INSTRUCTIONS TO FOLLOW: Please pull out each line of the records that contains the word "region".

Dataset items

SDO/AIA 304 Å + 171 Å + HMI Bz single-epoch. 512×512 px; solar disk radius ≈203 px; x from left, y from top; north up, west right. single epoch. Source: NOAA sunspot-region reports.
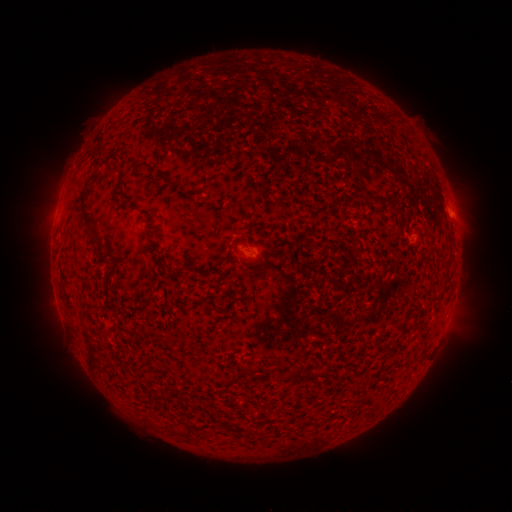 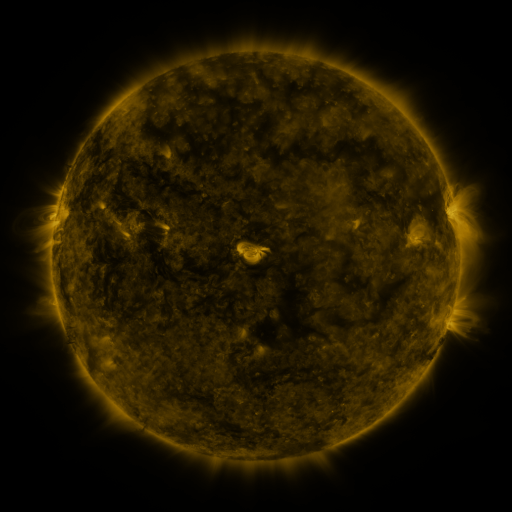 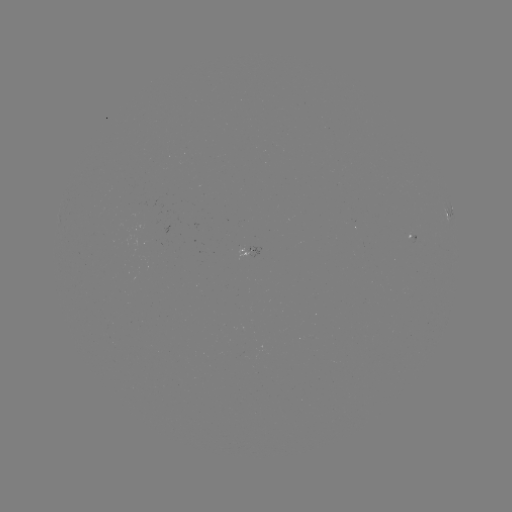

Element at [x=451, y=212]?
spotted active region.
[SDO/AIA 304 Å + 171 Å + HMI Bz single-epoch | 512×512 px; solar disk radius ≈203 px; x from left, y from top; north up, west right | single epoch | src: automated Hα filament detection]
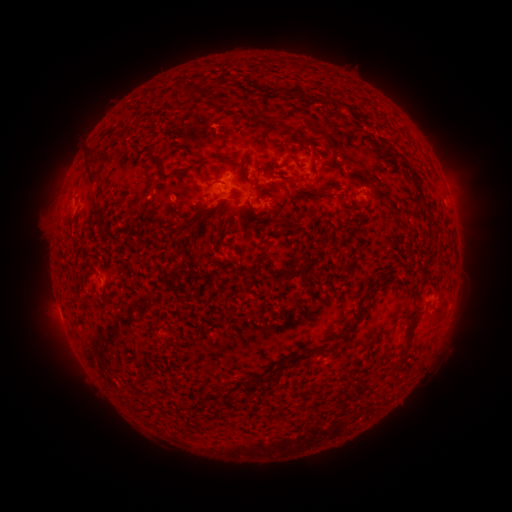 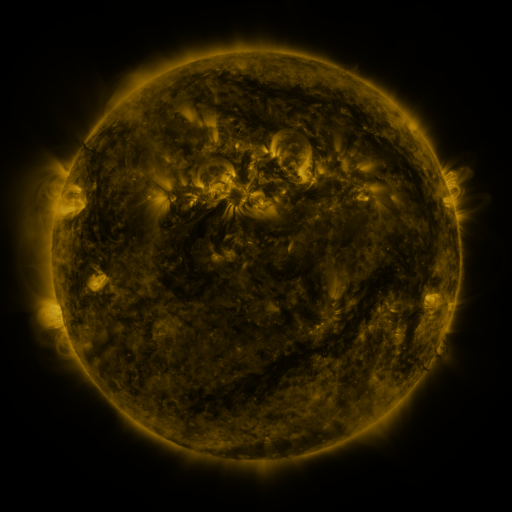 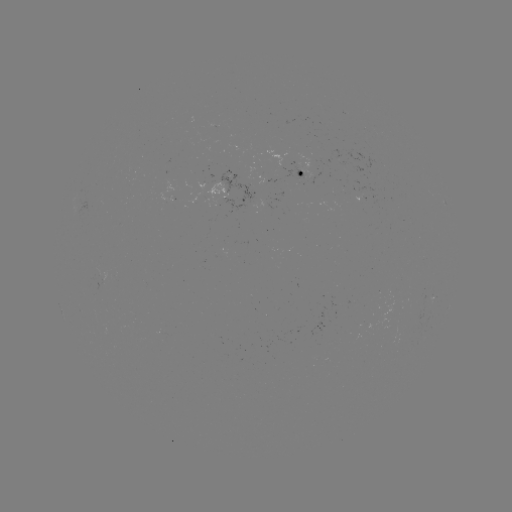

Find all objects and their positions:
filament: (292, 159)
filament: (90, 172)
filament: (324, 194)
filament: (189, 225)
filament: (287, 275)
filament: (351, 328)
filament: (403, 351)
filament: (298, 359)
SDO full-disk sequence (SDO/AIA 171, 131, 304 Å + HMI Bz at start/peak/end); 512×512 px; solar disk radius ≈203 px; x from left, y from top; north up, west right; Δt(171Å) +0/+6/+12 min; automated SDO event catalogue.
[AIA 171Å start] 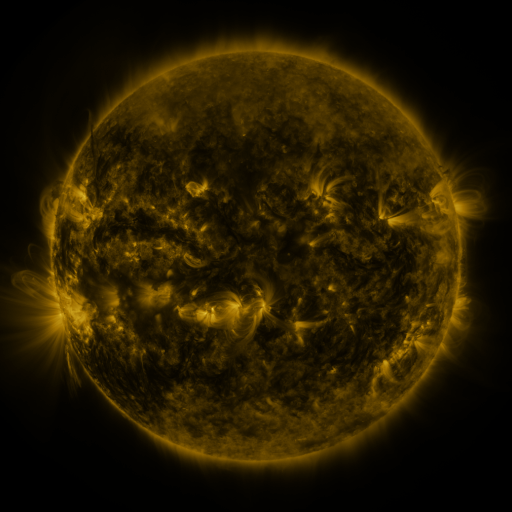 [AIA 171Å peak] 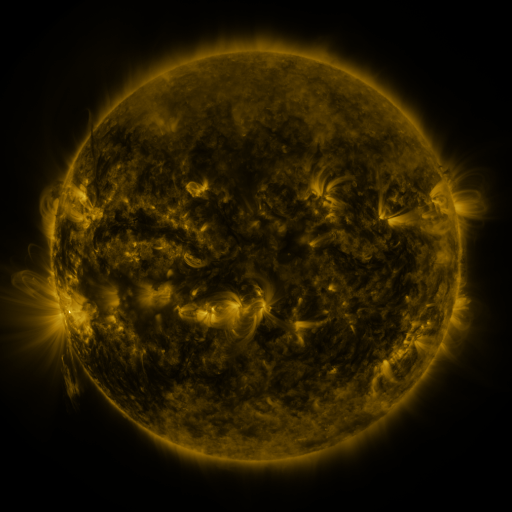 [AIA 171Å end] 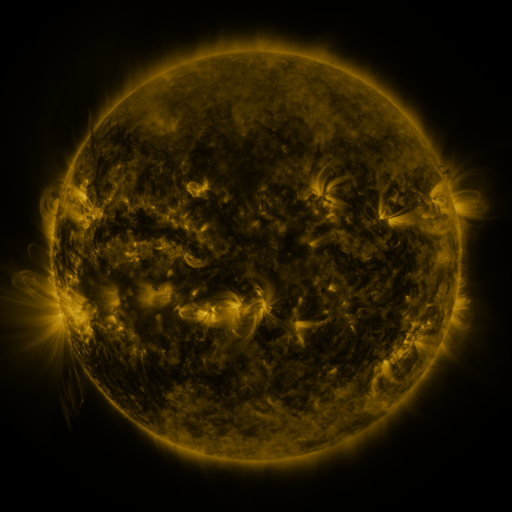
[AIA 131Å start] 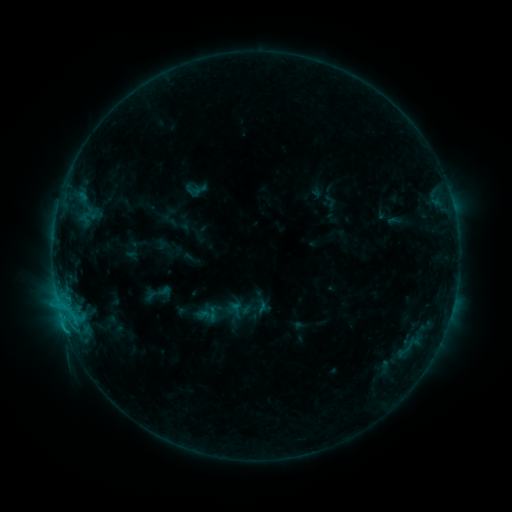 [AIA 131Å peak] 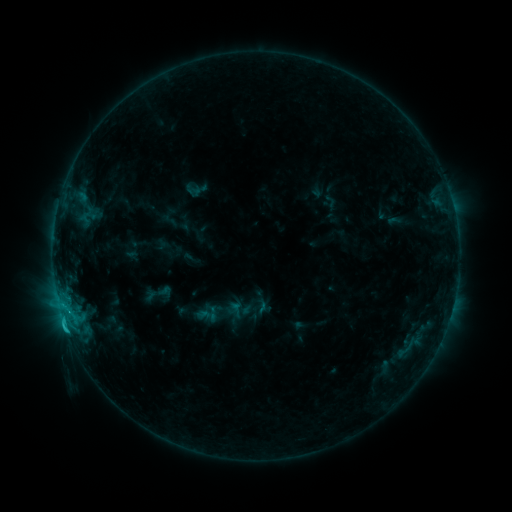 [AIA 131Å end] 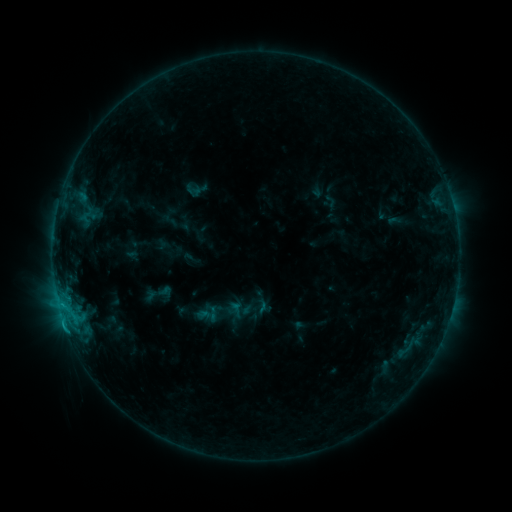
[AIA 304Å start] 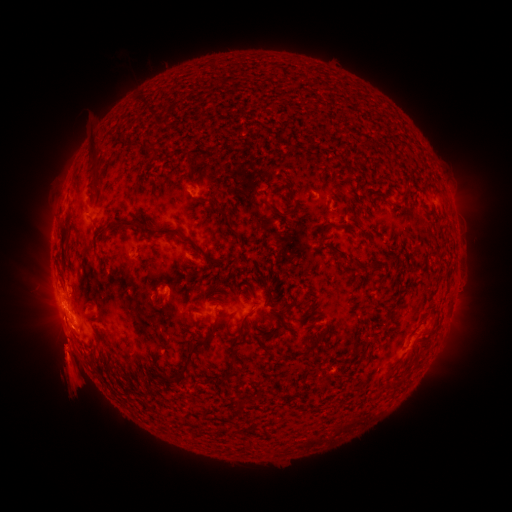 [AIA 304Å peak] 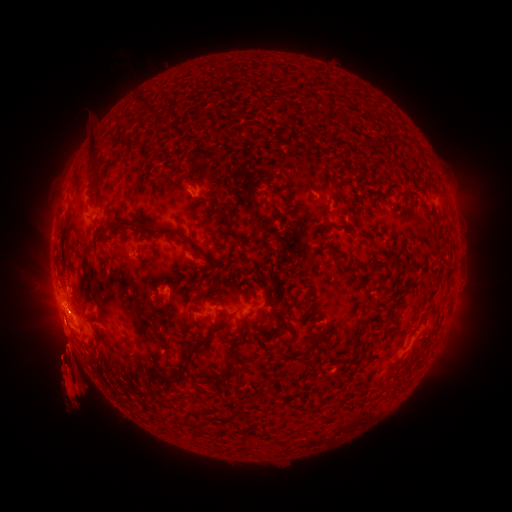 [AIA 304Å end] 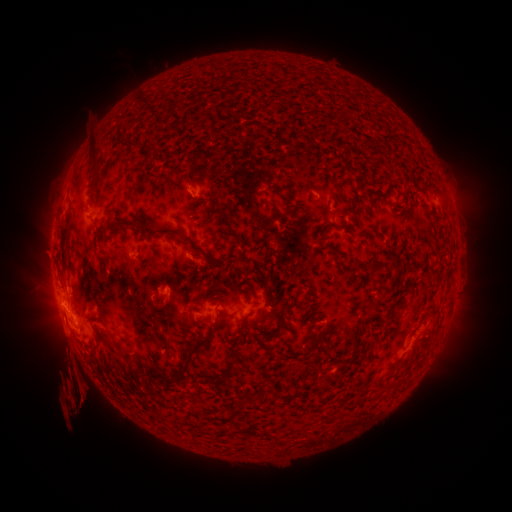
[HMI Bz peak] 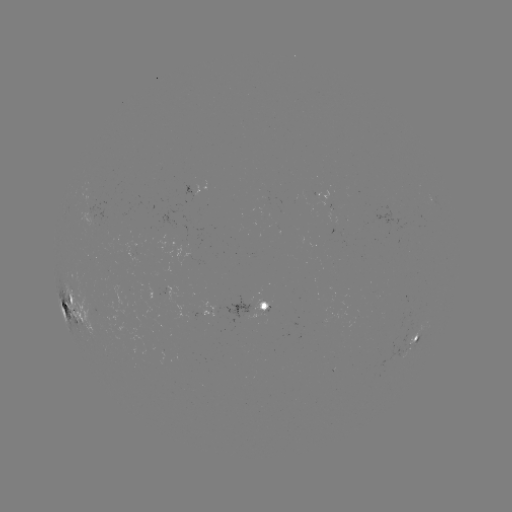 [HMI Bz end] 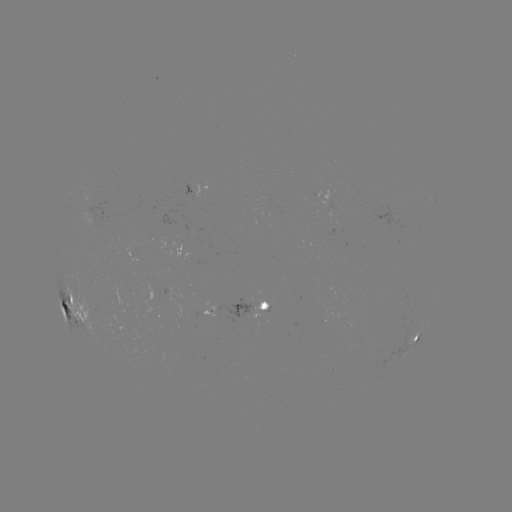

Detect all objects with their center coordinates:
eruption: (113, 363)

SOLUTION:
SDO/AIA 304 Å + 171 Å + HMI Bz single-epoch. 512×512 px; solar disk radius ≈203 px; x from left, y from top; north up, west right. single epoch. Source: NOAA sunspot-region reports.
spotted active region.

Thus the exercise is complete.